Plenty to tell about 'My Dog Tulip' at Ebertfest
CHAMPAIGN — J.R. Ackerley's book "My Dog Tulip" wouldn't work as a live-action film, animator Paul Fierlinger said after his animated movie adapted from the book was shown Thursday at Roger Ebert's Film Festival.
"You couldn't do it because there isn't much to tell," he said onstage after the screening at the Virginia Theatre. "Most of the story is really about what's on his mind, his early memories and his wishes."
And though Ackerley, who worked for the BBC and was prominent in postwar British literary circles, was quite good at drawing, Fierlinger went his own way drawing "My Dog Tulip," using loose and simple lines.
His wife, Sandra Schuette Fierlinger, did all the painting, saturating objects with washes and vivid or somber color, depending on where the story takes Ackerley and Tulip.
The Fierlingers each used a stylus and Wacom digital drawing tablet to create "My Dog Tulip" the credits note no paper was used. No assistant animators were either. The 83-minute movie has 24 drawings per second.
The story is about Ackerley, a British bachelor who had not really cared for dogs, rescuing an Alsatian, or German shepherd, from a working-class family who had kept it in a small room, and his tribulations and joys in bringing her along as a companion canine.
"'My Dog Tulip' has no stupid plot, no contrived suspense," Ebert wrote. "Tulip grows old and dies, as must we all. J.R. Ackerley misses her and writes a book about his loss. Through this dog, he knew love."
In the animated film, released to theaters in 2009 and to be released soon on DVD, Christopher Plummer narrates and voices Ackerley. Isabella Rossellini provides the voice of an understanding, caring veterinarian. And in her final role, Lynn Redgrave, who died last year, voices Ackerley's sister and a green grocer's wife.
The Fierlingers, who live in Wynnewood, Pa., wanted British actors to voice the British characters.
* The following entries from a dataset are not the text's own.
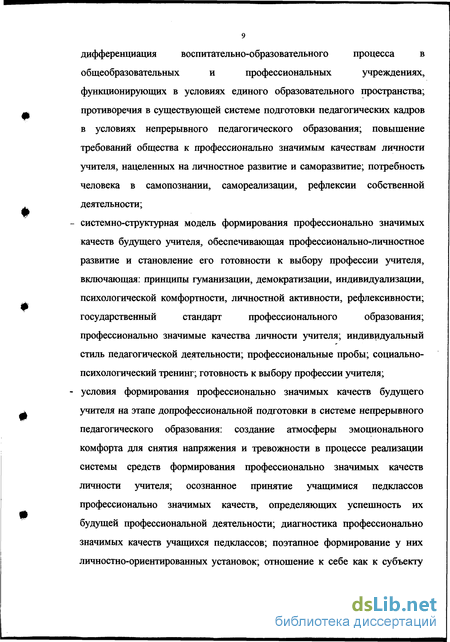 9

дифференциация воспитательно-образовательного процесса в общеобразовательных и профессиональных учреждениях, функционирующих в условиях единого образовательного пространства; противоречия в существующей системе подготовки педагогических кадров в условиях непрерывного педагогического образования; повышение требований общества к профессионально значимым качествам личности учителя, нацеленных на личностное развитие и саморазвитие; потребность человека в самопознании, самореализации, рефлексии собственной деятельности;

- системно-структурная модель формирования профессионально значимых качеств будущего учителя, обеспечивающая профессионально-личностное развитие и становление его готовности к выбору профессии учителя, включающая: принципы гуманизации, демократизации, индивидуализации, психологической комфортности, личностной активности, рефлексивности; государственный стандарт профессионального образования; профессионально значимые качества личности учителя; индивидуальный стиль педагогической деятельности; профессиональные пробы; социально-психологический тренинг; готовность к выбору профессии учителя;

- условия формирования профессионально значимых качеств будущего учителя на этапе допрофессиональной подготовки в системе непрерывного педагогического образования: создание атмосферы эмоционального комфорта для снятия напряжения и тревожности в процессе реализации системы средств формирования профессионально значимых качеств личности учителя; осознанное принятие учащимися педклассов профессионально значимых качеств, определяющих успешность их будущей профессиональной деятельности; диагностика профессионально значимых качеств учащихся педклассов; поэтапное формирование у них личностно-ориентированных установок; отношение к себе как к субъекту

dsLib.net
библиотека диссертаций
The couple found them in New York.
As Paul Fierlinger tells it, Plummer was "extremely unfriendly" the first day he was to record the narration. The actor started by reading Ackerley as a "really shaky old man" when Ackerley was only in his 60s.
Plummer didn't really want to see, when offered, the first six minutes of "My Dog Tulip" and bristled when Paul finally read aloud some of his lines.
"The last time somebody read my lines was 50 years ago," the actor said.
The next day, Plummer came to the recording booth with a "totally different attitude" toward Paul Fierlinger, humoring the son of career Czechoslovakian diplomats with stories about Prague, where Paul had lived before immigrating to the United States.
While with "Tulip" three years later at the Toronto Film Festival, Paul Fierlinger told the media about the way Plummer had acted that day in the recording booth, while Plummer spoke in glowing terms about the animator.
When Fierlinger told Plummer he had been sharing with reporters the story about their first encounter, Plummer said, "Good. Keep telling it."
Chaz Ebert told the Ebertfest audience, before "Tulip" was shown, that her husband has wanted a dog since seeing "My Dog Tulip" and perhaps "Umberto D," Vittoria de Sica's neo-realist masterpiece, which Ebert showed on Thursday, before "Tulip."
Released in 1952 and shot in black and white, "Umberto D" is about an impoverished retired government clerk who struggles, with dignity, on a small pension and faces eviction by his landlady. Set in Rome, the story centers on Umberto's relationship with his small dog, Flike.
A couple of the male panelists during the post-screening discussion said they had cried during parts of "Umberto," but Paul Fierlinger, who was part of the discussion, said he didn't think the dog in "Umberto D" was a "good act."
"It was so obvious they don't belong together, and it bothered me," he said.